Temuan lain yang disampaikan adalah banyaknya perusahaan perkebunan sawit yang belum tersertifikasi ISPO. ISPO sudah terbentuk sejak 2010 lalu, namun hanya terdapat 413 perusahaan dari 2.528 perusahaan sawit yang terdaftar di Kementerian Pertanian yang sudah tersertifikasi ISPO. Capaian ini dapat dikatakan hanya kurang dari 20%, jadi pertanyaannya kemudian apakah selama 9 tahun hanya ini kerja yang dilakukan ISPO atau sebaliknya perusahaan sawit di Indonesia yang tidak taat hukum.
Inda melanjutkan, “Temuan ini mengamini bahwa perusahan perkebunan sawit di Indonesia tidak taat aturan dan hukum sesuai regulasi yang ada. Menurut pemerintah standar ISPO telah merujuk pada semua peraturan perundang-undangan yang berlaku. Pemerintah selalu menggaungkan ISPO sebagai standar yang baik tapi faktanya hanya sedikit perkebunan sawit yang sudah tersertifikasi ISPO. Ini artinya perusahaan perkebunan sawit melakukan pembangkangan terhadap peraturan yang sudah ditetapkan pemerintah,”terang Inda.

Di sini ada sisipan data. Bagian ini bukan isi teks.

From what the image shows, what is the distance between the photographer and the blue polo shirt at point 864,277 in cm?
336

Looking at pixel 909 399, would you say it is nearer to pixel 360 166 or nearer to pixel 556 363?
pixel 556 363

“Terlepas dari kritik terhadap ISPO, kami harap sertifikasi ini dapat memastikan perusahaan yang telah memiliki sertifikat ini benar-benar melakukan kepatuhan terhadap standar dan norma keberlanjutan yang dibangun melalui ISPO. Karena yang tertuang dalam laporan BPK Laporan BPK menunjukkan ketidakpatuhan perusahaan terhadap kebijakan dan hukum di Indonesia,” jelas Inda.
Kami Sawit Watch memberikan kritik baik terhadap pemerintah sebagai pemberi izin atau regulator untuk melakukan law enforcement, maupun kepada perusahaaan atau pelaku industri sawit agar taat pada hukum yang ada untuk memastikan mereka melakukan praktik baik dalam berbisnis dan bertanggung jawab terhadap persoalan sosial dan lingkungan hidup. Sebagaimana visi misi Sawit Watch yang mendorong perbaikan tatakelola industri sawit yang berkeadilan sosial dan berkeadilan ekologis.
“Jadi kami berharap kepada pemerintah untuk segera mempercepat akselerasi INPRES No. 8 Tahun 2018 tentang Penundaan dan Evaluasi Perizinan Perkebunan Kelapa Sawit serta Peningkatan Produktivitas Perkebunan Kelapa Sawit (Inpres Moratorium dan Evaluasi Sawit). Salah satunya dengan melakukan audit kebun dan menindaktegas semua perkebunan sawit yang melanggar peraturan perundang-undangan yang berlaku,” tegas Inda.